“Mohawk this guy!”
Who knew Martin Scorsese had such a comedic sensibility! I sure didn’t. After seeing this movie’s DVD case for years on the shelf at my hometown Family Video, I finally decided to watch it.
After Hours, a 1985 film directed by Martin Scorsese, is many things but not predictable. I have a strict preconceived notion about Scorsese and his movies, so this was a lovely gem I stumbled upon. This film proves he should do more comedies. In After Hours, we’re following our protagonist Paul Hackett (Griffin Dunne) on an evening that turns into quite a bit of a nightmare, especially since all he wants to do is go home and the whole city of New York is against him.
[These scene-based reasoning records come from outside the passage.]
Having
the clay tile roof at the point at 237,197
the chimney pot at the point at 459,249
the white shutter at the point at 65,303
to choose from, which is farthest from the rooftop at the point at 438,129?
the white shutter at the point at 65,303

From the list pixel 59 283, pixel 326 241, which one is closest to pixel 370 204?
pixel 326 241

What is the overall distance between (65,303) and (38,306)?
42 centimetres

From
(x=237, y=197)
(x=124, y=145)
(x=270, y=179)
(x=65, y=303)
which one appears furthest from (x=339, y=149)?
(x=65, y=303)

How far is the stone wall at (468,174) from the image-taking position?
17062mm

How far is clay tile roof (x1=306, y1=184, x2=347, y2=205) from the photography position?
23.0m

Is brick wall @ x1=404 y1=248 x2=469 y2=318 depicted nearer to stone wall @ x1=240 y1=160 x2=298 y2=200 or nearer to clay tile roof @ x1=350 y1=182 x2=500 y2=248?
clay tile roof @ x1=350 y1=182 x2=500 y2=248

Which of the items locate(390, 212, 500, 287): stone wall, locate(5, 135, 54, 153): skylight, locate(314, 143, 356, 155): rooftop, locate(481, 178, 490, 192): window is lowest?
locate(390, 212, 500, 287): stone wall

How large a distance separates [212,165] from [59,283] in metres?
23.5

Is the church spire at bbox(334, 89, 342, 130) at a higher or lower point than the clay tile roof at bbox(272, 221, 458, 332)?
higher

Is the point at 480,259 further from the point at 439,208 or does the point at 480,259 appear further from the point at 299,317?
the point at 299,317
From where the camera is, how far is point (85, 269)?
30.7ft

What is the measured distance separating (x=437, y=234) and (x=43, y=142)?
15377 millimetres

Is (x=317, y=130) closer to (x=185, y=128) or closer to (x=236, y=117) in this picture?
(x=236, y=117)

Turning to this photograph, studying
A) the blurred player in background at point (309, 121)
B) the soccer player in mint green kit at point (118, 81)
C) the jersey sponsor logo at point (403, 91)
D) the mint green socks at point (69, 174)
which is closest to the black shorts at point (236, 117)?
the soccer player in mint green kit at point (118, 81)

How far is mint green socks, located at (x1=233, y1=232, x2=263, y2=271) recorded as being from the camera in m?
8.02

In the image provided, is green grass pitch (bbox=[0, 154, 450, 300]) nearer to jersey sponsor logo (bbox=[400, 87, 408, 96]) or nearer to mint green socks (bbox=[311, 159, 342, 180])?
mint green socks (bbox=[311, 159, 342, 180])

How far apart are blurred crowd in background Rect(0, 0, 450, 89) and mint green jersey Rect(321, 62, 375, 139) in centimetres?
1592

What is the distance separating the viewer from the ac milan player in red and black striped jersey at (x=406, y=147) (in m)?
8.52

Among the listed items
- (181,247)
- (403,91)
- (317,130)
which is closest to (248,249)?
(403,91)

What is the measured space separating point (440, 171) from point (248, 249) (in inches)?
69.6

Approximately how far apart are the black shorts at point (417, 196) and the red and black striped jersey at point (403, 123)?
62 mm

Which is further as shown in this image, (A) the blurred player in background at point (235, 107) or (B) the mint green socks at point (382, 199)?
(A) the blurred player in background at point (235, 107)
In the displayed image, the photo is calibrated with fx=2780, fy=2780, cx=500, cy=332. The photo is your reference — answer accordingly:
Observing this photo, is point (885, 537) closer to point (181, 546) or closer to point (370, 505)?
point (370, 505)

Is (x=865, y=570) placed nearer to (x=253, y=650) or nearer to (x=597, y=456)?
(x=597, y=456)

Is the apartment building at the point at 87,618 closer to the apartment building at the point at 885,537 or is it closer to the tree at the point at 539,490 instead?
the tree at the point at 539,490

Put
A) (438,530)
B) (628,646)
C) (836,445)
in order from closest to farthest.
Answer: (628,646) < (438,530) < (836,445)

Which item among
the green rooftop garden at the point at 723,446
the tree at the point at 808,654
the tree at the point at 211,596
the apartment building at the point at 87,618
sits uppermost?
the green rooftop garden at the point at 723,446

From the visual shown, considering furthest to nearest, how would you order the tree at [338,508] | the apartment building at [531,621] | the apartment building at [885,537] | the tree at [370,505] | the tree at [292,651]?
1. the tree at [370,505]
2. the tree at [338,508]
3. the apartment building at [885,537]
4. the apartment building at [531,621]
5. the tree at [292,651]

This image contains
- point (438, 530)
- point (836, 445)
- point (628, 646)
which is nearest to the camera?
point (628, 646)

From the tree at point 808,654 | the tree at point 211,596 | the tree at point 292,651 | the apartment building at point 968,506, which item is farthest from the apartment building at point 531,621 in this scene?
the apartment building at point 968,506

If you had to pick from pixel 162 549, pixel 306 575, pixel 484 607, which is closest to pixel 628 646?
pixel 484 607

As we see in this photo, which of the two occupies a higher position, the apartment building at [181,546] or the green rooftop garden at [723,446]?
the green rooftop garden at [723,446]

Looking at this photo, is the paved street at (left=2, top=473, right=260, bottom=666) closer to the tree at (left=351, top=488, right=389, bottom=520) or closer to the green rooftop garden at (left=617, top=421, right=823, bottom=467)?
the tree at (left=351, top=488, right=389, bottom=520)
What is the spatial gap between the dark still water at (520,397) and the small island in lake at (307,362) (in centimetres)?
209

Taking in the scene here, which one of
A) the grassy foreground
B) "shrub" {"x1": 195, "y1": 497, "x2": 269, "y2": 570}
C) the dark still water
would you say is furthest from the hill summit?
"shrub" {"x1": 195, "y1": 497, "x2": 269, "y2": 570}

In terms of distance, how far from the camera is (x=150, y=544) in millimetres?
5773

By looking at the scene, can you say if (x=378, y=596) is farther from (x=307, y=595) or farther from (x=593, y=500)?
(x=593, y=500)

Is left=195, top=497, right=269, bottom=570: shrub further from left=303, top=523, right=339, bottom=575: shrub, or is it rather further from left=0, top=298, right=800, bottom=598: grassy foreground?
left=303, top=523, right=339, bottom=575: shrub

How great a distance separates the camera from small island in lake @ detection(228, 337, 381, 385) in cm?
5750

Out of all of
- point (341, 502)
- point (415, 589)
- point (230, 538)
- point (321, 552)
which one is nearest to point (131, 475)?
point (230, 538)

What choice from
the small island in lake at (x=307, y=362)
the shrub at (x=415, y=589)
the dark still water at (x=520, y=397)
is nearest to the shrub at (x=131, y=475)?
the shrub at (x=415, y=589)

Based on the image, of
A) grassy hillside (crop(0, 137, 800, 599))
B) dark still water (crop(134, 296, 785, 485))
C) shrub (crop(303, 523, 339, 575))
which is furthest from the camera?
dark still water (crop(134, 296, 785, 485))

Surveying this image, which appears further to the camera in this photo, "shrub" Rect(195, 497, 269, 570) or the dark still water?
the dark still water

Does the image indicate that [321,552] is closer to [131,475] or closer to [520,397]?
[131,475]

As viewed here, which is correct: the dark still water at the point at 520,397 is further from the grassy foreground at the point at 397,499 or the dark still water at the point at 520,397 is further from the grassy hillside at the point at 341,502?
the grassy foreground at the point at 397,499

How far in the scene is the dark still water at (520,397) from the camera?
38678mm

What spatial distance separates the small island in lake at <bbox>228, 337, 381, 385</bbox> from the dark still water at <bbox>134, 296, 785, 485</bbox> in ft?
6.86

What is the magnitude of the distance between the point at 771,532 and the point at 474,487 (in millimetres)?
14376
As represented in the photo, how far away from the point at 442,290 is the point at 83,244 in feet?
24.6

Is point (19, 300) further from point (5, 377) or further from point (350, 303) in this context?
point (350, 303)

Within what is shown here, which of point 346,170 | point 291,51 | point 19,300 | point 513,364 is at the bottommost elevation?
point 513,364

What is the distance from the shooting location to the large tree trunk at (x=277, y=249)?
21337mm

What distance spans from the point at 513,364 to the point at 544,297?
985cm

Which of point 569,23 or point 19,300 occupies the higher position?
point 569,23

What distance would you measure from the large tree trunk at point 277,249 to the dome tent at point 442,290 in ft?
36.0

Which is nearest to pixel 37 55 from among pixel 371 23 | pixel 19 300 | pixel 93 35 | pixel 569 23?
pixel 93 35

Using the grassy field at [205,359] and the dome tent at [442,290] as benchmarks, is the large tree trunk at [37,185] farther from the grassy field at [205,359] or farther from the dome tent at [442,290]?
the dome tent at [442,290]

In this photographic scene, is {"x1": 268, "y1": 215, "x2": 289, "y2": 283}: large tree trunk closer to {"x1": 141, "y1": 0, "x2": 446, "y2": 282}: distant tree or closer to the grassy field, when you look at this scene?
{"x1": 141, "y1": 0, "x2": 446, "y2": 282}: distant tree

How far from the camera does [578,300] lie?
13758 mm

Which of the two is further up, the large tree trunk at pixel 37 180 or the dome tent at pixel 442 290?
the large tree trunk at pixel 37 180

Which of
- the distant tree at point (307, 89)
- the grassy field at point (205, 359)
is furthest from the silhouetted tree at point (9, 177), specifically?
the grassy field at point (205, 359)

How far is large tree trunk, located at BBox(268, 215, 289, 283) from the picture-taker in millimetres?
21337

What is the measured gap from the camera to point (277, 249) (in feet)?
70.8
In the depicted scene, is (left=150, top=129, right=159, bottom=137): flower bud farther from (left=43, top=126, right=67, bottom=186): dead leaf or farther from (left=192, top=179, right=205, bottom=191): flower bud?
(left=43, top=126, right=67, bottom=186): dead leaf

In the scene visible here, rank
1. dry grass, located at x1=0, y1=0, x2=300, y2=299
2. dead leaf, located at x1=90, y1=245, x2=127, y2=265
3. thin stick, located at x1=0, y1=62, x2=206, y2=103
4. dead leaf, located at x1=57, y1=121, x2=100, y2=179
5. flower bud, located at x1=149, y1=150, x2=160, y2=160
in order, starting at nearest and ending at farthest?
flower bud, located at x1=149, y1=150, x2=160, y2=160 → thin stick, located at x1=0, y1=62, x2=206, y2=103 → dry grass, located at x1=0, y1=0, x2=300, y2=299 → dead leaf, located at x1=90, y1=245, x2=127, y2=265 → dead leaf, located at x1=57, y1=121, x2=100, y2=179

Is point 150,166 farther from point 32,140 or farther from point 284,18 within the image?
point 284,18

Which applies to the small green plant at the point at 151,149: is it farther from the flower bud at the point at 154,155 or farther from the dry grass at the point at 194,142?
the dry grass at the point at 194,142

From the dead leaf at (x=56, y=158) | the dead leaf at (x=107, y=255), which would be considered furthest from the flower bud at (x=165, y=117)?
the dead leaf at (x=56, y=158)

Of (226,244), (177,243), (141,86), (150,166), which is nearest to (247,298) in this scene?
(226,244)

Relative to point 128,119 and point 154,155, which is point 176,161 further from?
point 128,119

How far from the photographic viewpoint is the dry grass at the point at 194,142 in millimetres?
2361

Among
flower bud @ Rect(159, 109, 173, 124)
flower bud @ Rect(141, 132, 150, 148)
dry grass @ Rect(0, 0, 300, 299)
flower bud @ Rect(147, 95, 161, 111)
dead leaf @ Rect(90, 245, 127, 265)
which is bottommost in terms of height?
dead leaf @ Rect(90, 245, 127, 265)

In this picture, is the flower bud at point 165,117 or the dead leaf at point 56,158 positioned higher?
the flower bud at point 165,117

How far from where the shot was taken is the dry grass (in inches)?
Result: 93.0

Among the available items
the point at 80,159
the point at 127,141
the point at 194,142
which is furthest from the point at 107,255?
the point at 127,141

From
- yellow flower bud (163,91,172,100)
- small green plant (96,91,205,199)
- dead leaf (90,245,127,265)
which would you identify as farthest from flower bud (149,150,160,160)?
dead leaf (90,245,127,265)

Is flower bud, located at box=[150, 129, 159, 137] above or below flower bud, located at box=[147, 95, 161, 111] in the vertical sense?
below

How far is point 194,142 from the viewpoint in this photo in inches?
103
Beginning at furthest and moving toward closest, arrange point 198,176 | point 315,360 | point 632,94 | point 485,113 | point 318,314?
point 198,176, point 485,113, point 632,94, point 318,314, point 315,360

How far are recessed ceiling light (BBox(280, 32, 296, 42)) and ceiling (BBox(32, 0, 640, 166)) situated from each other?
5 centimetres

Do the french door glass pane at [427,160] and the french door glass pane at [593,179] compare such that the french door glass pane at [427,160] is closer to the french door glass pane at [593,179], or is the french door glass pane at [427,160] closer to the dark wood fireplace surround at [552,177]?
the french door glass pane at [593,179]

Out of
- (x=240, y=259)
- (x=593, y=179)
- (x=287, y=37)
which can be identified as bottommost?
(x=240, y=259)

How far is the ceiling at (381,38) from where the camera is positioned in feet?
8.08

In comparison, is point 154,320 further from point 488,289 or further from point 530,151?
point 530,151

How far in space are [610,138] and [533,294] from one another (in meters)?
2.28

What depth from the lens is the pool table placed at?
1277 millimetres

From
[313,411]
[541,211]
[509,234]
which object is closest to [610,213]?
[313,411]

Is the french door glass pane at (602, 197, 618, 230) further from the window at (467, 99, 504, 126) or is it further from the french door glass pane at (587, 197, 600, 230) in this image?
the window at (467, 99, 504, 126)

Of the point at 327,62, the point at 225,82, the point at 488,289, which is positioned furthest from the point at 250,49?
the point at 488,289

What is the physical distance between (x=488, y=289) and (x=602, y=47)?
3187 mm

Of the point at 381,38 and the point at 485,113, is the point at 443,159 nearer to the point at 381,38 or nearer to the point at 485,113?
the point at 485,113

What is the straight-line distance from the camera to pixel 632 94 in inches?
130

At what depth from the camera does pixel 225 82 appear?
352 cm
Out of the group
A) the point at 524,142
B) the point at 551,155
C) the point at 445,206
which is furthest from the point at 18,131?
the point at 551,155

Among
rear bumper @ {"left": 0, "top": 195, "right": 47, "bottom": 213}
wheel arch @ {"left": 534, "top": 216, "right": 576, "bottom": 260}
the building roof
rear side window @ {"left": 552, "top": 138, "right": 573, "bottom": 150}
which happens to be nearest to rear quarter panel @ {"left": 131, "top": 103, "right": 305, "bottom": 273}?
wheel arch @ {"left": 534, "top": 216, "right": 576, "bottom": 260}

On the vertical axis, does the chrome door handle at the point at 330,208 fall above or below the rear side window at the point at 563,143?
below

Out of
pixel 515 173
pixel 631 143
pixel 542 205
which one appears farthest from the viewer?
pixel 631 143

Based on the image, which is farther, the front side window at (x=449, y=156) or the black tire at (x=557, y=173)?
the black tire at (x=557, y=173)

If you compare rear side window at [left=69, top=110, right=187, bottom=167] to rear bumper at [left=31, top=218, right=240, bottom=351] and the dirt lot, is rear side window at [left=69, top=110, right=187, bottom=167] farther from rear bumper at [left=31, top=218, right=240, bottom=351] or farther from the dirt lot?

With a different score, this movie could easily turn into a horror film.
This movie is purposefully confusing in the way that these characters are in familiar settings, but through the way they talk and form relationships, they’re everything but. They defy all of our expectations. Each character comfortably fits a list of traits that they uphold throughout the movie. Each person qualifies a role and propels the movie forward by bringing in a new wrench or layered problem. This movie doesn’t exist for character arcs, instead, it’s there to be a chain connecting all of these characters together. It’s the playground for Paul and all of the people he meets in the time frame of a night in New York. It feels like a dream in the way that things are recognizable, but conversations and events aren’t complete.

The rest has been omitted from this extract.